Mary Cather had six more children afterward Willa: Roscoe, Douglass,[B] Jessica, James, John, and Elsie.[26] : 5–7 Cather was closer to her brothers than to her sisters whom, according to biographer Hermione Lee, she "seems non to accept liked very much."[27] : 36
At the urging of Charles Cather's parents, the family moved to Nebraska in 1883 when Willa was 9 years old.
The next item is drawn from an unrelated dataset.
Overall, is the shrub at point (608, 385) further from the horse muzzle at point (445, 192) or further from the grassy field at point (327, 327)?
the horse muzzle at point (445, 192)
The farmland appealed to Charles' father, and the family wished to escape the tuberculosis outbreaks that were rampant in Virginia.[27] : 30 Willa'due south father tried his manus at farming for xviii months, then moved the family unit into the town of Red Cloud, where he opened a real estate and insurance business, and the children attended schoolhouse for the first time.[28] : 43 Some of Cather's primeval work was showtime published in the Red Cloud Chief, the metropolis's local paper,[29] and Cather read widely, having made friends with a Jewish couple, the Wieners, who offered her free access to their all-encompassing library in Red Cloud.[30] At the same time, she made house calls with the local md and decided to go a surgeon.[31] [32] For a short while, she signed her name as William,[33] simply this was rapidly abandoned for Willa instead.[17]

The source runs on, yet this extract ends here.